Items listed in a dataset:

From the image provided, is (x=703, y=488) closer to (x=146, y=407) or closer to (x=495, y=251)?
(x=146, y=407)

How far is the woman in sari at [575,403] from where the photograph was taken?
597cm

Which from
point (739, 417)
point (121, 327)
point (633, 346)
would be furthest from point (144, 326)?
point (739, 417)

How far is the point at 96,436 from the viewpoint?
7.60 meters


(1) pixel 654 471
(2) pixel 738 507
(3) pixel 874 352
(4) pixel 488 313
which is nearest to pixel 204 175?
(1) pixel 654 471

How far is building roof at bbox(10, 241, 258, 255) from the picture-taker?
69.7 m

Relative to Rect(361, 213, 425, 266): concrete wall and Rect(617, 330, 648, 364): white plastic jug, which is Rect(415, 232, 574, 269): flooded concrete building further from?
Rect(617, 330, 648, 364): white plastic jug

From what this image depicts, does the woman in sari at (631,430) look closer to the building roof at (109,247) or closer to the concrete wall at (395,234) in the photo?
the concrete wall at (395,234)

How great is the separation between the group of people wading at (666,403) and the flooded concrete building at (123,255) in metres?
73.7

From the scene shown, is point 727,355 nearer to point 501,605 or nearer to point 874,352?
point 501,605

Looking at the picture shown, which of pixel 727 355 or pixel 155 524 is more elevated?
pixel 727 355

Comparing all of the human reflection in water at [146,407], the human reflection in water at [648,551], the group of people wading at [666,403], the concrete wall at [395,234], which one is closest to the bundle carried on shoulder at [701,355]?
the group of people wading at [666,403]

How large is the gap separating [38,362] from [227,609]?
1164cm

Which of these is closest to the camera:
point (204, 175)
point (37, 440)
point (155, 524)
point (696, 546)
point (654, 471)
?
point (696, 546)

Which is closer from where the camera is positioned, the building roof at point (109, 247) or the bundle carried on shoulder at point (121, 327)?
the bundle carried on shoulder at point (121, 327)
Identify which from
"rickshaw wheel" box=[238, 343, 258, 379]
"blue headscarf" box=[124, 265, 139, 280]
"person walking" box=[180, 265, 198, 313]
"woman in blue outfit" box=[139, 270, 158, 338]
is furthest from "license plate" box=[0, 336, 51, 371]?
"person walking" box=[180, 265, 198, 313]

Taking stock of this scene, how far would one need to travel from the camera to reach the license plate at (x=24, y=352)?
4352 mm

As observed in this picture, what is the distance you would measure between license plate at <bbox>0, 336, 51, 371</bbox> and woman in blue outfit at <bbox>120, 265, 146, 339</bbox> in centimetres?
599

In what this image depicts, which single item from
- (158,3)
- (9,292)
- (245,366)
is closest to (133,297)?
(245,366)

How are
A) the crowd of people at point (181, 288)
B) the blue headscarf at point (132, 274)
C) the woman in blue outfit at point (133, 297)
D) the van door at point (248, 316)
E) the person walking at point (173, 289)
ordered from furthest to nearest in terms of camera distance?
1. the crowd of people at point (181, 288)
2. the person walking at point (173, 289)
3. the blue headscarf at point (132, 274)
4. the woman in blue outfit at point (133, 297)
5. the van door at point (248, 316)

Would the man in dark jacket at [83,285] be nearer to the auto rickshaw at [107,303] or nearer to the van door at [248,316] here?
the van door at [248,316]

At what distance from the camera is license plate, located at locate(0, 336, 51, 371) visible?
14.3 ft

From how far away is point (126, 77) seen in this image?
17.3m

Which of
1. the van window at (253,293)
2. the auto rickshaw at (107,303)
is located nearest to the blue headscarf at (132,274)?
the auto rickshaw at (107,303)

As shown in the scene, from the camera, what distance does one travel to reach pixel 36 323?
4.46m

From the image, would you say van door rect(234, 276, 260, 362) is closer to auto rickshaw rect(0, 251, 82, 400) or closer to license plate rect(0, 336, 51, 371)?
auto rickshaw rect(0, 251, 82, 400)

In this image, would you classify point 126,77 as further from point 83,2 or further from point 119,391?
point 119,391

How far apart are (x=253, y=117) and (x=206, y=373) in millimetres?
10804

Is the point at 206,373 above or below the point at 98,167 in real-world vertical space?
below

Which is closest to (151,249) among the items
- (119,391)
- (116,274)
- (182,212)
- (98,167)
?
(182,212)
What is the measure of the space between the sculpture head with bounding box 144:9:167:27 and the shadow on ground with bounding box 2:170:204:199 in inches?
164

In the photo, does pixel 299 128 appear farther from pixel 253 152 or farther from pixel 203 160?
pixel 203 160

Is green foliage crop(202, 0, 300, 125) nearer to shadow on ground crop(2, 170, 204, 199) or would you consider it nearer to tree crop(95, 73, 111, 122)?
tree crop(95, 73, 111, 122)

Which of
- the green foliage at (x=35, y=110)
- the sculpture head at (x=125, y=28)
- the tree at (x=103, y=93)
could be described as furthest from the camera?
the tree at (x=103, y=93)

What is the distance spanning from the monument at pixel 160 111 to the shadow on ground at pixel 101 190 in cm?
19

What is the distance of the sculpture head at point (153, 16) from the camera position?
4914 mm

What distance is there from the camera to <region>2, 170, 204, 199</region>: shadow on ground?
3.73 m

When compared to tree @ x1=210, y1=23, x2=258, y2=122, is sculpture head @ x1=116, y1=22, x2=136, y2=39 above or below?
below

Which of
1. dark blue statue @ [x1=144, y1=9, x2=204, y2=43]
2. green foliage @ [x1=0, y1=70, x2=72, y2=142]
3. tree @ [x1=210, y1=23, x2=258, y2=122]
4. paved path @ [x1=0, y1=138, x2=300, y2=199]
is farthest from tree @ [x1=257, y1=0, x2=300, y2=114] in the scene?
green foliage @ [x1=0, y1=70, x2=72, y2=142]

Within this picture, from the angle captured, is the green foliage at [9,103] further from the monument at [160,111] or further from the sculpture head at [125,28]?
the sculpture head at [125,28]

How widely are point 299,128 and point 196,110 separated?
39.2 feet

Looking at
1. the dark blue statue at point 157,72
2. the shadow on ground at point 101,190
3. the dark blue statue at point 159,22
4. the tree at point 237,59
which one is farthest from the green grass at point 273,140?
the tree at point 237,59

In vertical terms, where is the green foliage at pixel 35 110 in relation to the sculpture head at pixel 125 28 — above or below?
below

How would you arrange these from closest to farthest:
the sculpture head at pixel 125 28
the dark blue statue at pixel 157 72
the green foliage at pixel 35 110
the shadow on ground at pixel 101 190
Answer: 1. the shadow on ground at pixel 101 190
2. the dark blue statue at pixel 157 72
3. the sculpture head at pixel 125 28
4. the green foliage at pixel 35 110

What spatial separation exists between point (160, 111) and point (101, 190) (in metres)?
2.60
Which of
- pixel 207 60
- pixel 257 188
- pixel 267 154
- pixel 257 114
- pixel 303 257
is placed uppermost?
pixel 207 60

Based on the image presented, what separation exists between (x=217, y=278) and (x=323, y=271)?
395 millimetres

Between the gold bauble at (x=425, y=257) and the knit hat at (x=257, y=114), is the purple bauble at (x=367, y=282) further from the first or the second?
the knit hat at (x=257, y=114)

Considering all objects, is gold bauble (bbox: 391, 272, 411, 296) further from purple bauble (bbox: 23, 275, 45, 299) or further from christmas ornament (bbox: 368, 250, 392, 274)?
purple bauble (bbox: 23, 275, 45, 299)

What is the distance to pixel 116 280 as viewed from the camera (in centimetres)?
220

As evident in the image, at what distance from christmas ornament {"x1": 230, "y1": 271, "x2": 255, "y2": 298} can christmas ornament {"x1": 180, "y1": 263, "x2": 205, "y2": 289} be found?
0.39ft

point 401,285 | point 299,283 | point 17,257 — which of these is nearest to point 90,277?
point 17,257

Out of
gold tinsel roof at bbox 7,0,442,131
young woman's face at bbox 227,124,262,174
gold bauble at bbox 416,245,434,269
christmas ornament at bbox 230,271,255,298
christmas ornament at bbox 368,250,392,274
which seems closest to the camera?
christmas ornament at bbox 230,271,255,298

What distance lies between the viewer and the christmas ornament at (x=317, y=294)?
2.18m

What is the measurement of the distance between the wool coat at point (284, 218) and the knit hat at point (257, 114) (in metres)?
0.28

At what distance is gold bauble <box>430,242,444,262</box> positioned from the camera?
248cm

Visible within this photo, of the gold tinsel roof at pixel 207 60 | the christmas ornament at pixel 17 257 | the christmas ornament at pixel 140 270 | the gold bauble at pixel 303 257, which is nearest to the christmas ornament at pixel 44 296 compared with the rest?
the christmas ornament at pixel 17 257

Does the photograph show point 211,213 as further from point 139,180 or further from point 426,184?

What you have to do: Print the part of the items that runs from their first line through the line containing "7.60 meters", inclusive, reproducing each line verbatim.

Answer to this exercise:
From the image provided, is (x=703, y=488) closer to (x=146, y=407) or closer to (x=495, y=251)?
(x=146, y=407)

How far is the woman in sari at [575,403] from where the photograph was taken?
597cm

Which from
point (739, 417)
point (121, 327)
point (633, 346)
would be furthest from point (144, 326)?
point (739, 417)

How far is the point at 96,436 from the viewpoint?
7.60 meters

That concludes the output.